Орфей! Орфей! - страница 3



19

Венера Улдашева была великой дарительницей.

И ничего не просила за свои дары.

20

Этой Венеры уже нет на земле.

А если и есть, то не та.

Небеса померкли, площади разворочены.

Впрочем, площади всегда были мерзкими.

Всё лучшее происходило среди деревьев и в траве, а не на площадях.

21

Именно благодаря Венере (и своей матери), я и понял, что во мне засел фашистский глист.

И сосёт, сосёт.

Как Злой Дух, угнездившийся в Уильяме Берроузе.

Я знал, как этот глист выглядит: точно как мои кишки.

И как мне от него избавиться?

Неужто носить в себе до конца?

Бог ты мой!

Так скорей же приходи, конец!

22

Если б я стал рассказывать обо всех своих микро-фашистских выходках, это заняло бы три толстых инкунабулы.

Чего я только не натворил!

Дрался.

Воровал.

Принуждал.

Намеревался убить (не раз и не два).

Ел зверей.

Насиловал (себя, свои и чужие мысли, слова).

Оскорблял.

Ревновал.

Надругался над чужим творением.

Завидовал.

Беспамятствовал.

Лгал.

И снова принуждал, дрался и воровал.

И не у кого больше попросить прощения.

23

Остановлюсь на самом, пожалуй, вопиющем безобразии.

В какой-то осатаневший период своей жизни я начал плевать на людей.

Буквально, физически.

На первый взгляд, это было частью моей художественной деятельности.

Ведь я заделался художником.

Но в действительности это происходило потому, что я слышал голос, науськивавший: «Иди и плюй!»

Сам бы я вряд ли до этого додумался.

Но голос требовал!

Думаю, это был голос того зелёненького Гитлера, которого я проглотил, сунув нацистскую марку в рот.

Он зудел, как комар в ночи:

– Ззззыыыыы!.. Ззззжыыыы!.. Иди!..

24

В сущности, я слышал голоса всегда.

Хотя я не психически больной.

Но и не «нормальный человек».

Многие вполне здоровые люди слышат голоса.

Идёшь по улице и вдруг откуда-то:

– Са-аашенька!

Но голос голосу рознь.

Бывают голоса блаженные, а бывают страшенные.

В раннюю пору жизни я слышал блаженный голос какого-то старика.

Он окликал меня – то ли с неба, то ли из глубин земли.

И я отвечал ему.

Это было хорошо.

25

Чей же это был голос в моём отрочестве?

Думаю, Достоевского.

Я его очень тогда любил.

Я его и сейчас люблю!

В детстве он мне нашёптывал:

– Чтоб исчезли твои горести, прикоснись к стволу вон того дерева.
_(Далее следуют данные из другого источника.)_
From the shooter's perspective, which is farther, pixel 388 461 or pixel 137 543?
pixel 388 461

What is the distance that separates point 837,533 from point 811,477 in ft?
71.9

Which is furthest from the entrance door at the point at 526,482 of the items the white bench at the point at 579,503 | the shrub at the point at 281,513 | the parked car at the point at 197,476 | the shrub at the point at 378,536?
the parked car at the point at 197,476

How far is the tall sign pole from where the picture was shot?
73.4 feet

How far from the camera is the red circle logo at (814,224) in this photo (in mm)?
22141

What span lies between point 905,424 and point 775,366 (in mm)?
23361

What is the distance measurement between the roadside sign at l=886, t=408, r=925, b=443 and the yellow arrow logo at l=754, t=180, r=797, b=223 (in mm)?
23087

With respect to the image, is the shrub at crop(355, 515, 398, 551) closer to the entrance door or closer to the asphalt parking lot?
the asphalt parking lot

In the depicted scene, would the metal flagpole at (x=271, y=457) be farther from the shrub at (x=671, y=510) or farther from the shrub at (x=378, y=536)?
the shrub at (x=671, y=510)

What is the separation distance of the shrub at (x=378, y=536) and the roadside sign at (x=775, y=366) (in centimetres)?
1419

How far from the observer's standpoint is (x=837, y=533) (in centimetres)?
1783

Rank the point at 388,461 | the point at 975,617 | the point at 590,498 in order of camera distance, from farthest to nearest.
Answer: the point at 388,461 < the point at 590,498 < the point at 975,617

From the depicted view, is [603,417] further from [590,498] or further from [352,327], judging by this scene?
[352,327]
Прикоснись и озеленись!

26

Я шёл и делал, что он сказал.

Прикасался к карагачу, клёну или тополю.

К берёзе или яблоне.

Это удивляло моих друзей, с которыми я гулял.

Ведь я, как сумасшедший, отбегал от них посреди разговора, чтобы совершить ритуал прикосновения.

Они спрашивали:

– Зачем ты это делаешь? Что за дурь?

Уж не помню, что я им отвечал.

Знаю только, что прикосновение было безотказным средством от любых расстройств и неприятностей: от школьного ужаса, от скандалов с родителями, от подросткового уныния.

Это было священнодействие: прикоснуться к шершавому телу дерева.

Ритуал очищения.

Поклонение неведомым богам.

Поэзия.

27

Ну и вот.

А потом, когда я стал московским художником, блаженный голос заглушился сатанинским голосом.

Почему это произошло?

А уж так…

Современный художник – публичная персона, человек напоказ.

А всё, что напоказ – ложь.

Ван Гог не был напоказ.

И Эгон Шиле, и Арто.

Даже Монастырский, может быть.

Но все остальные нынешние – напоказ.

Интервью дают, за круглыми столами сидят, рефлексируют…

Но есть ли у них что сказать?

По-настоящему сказать – так, чтоб у людей щёки запылали, как факелы?

Это мало кому дано.

Фуко это мог.

И Делёз…

Или, скажем, Мейстер Экхарт в своих проповедях.